A Geografia e os Povos
O Afeganistão partilha fronteiras com o Irão a oeste, o Turquemenistão e o Uzbequistão a norte, o Tajiquistão a nordeste, a China a leste e nordeste, e o Paquistão a sudeste. O país é um dos principais conectores entre a Ásia Central e a Ásia do Sul. Este facto conferiu ao território uma enorme importância geopolítica. Ao longo dos milénios, rotas estratégicas vitais de invasão e caminhos comerciais atravessaram as áreas do atual Afeganistão. Exemplos notáveis são a Rota da Seda e o Passo de Khyber.

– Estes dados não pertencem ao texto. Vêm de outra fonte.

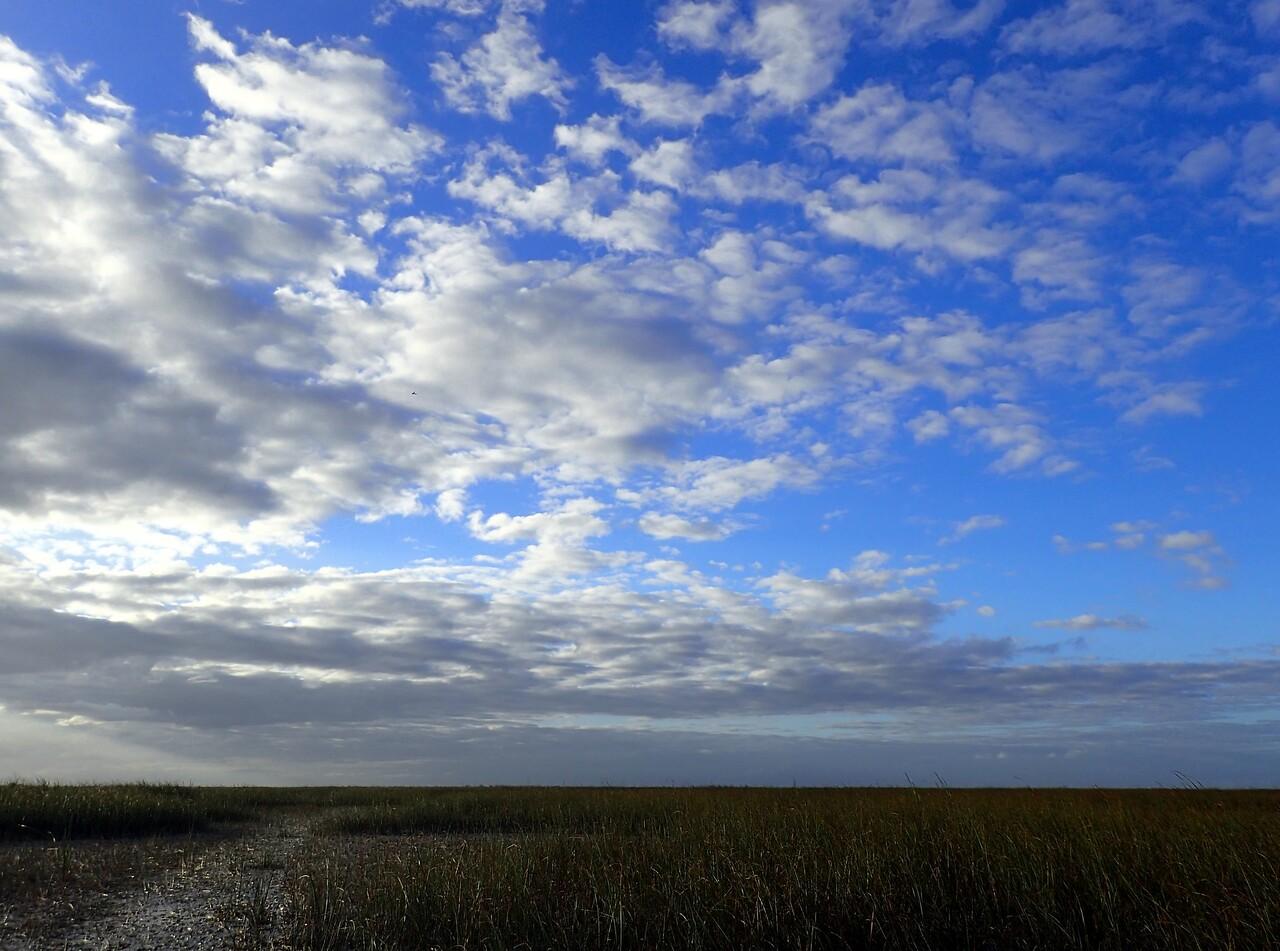 Sunset - Florida Everglades 1/14/17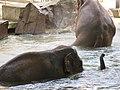Antwerp Zoo (12211070454).jpg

Ainda assim, a passagem pelo Afeganistão apresenta desafios. Grande parte do país alterna entre terrenos montanhosos e vales profundos e estreitos. A imponente cordilheira de Hindu Kush separa as planícies a norte e a sudoeste. A parte meridional é comparativamente árida, e o Deserto de Registan cobre vastas áreas na província de Candaar.

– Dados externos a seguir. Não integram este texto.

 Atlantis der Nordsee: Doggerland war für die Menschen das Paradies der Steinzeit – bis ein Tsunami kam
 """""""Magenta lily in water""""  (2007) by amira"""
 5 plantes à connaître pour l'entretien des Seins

Tal como nos tempos antigos, muitos membros da população são hoje agricultores ou pastores modestos. As partes setentrionais, em especial, fornecem solos férteis. Por conseguinte, os rios e ribeiros sempre desempenharam um papel vital nas estruturas urbanas e na agricultura primitiva. As culturas antigas desenvolveram-se perto de vias navegáveis como os rios Helmand, Cabul e Oxus.
Como o Afeganistão é rico em minerais, as atividades mineiras desempenharam um papel fundamental desde tempos remotos. Infelizmente, o terreno montanhoso e acidentado torna um desafio o acesso a estes recursos. Por conseguinte, os primeiros habitantes do Afeganistão tiveram de trabalhar arduamente para extrair minérios preciosos.

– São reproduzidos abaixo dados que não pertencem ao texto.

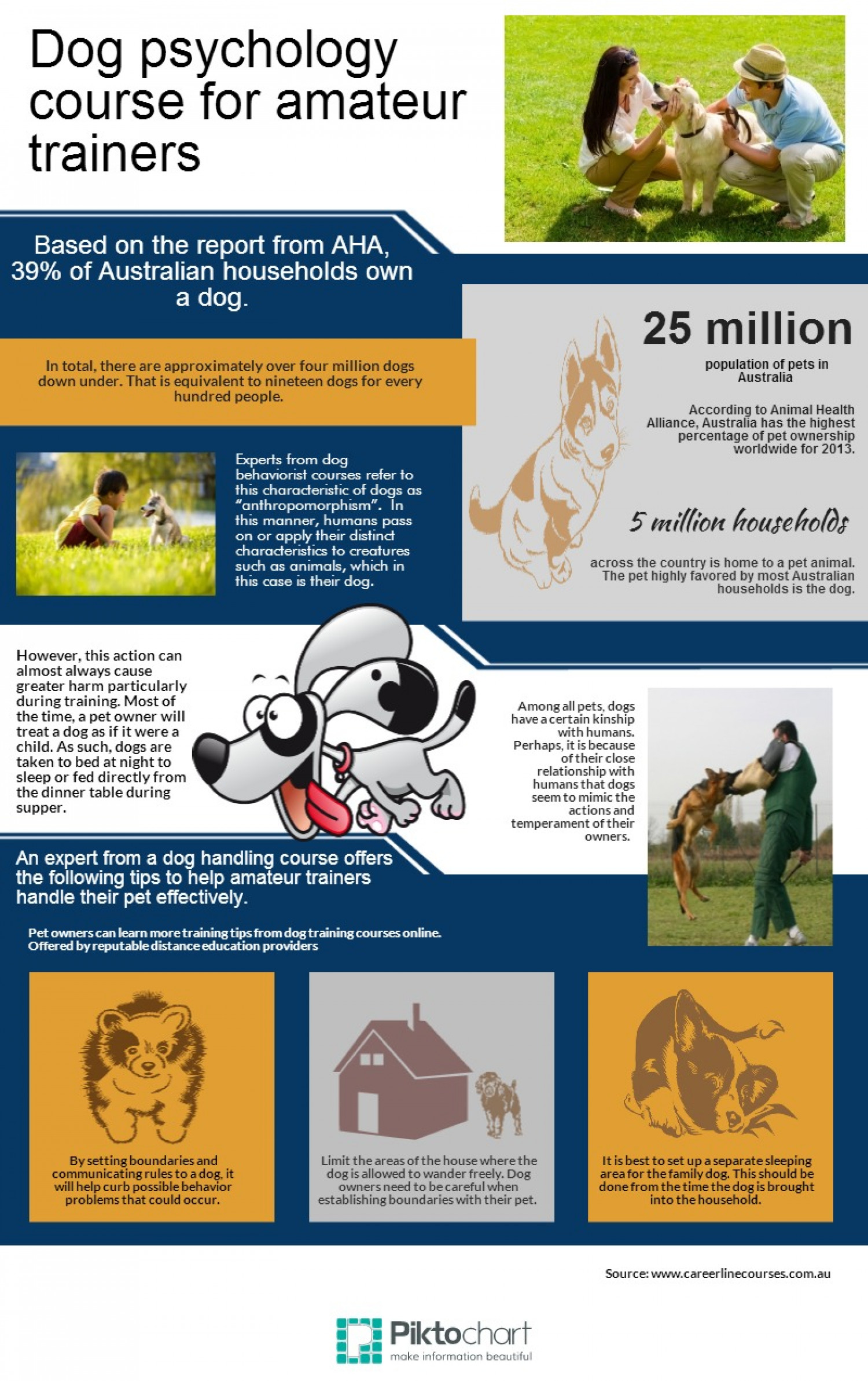 Dog Training Courses in Australia Infographic
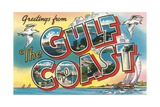 Greetings from the Gulf Coast  Florida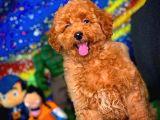 Tüy Dökülmesi  Olmayan Toy Poodle Yavrularımız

Apesar das fortes raízes do Islão na população atual, o país testemunhou uma variedade de influências. Os primeiros governantes da área bem documentados foram os Persas Aqueménidas. Contudo, eles estiveram longe de ser os primeiros povos a moldar a região.
Dos Primeiros Povoadores às Primeiras Civilizações
Artefactos e ossos escavados sugerem que viveram pessoas no Afeganistão há, pelo menos, 52 000 anos. Embora saibamos pouco sobre o surgimento de cidades no Afeganistão, diferentes descobertas forneceram algumas pistas. Por exemplo, a cultura de Helmand ergueu assentamentos como o sítio de Mundigak, na atual província de Kandahar. O Afeganistão também teve áreas urbanas associadas aos Harappanos, mais conhecidos como a Civilização do Vale do Indo.
A civilização do Oxus, também chamada de Complexo Arqueológico Bactriana-Margiana (BMAC), situava-se na zona norte do atual Afeganistão. Os estudiosos sabem que eram uma sociedade agrícola com povoamentos fortificados e vastas competências em metalurgia que influenciaram a região de cerca de 2.200 a.C. até cerca de 1.700 a.C. Os povos indo-arianos começaram a mover-se para leste, da Ásia Central em direção ao subcontinente indiano, entre cerca de 2.000 a.C. e cerca de 1.200 a.C. Eles interagiram com os povos e culturas já presentes no Afeganistão, como o BMAC.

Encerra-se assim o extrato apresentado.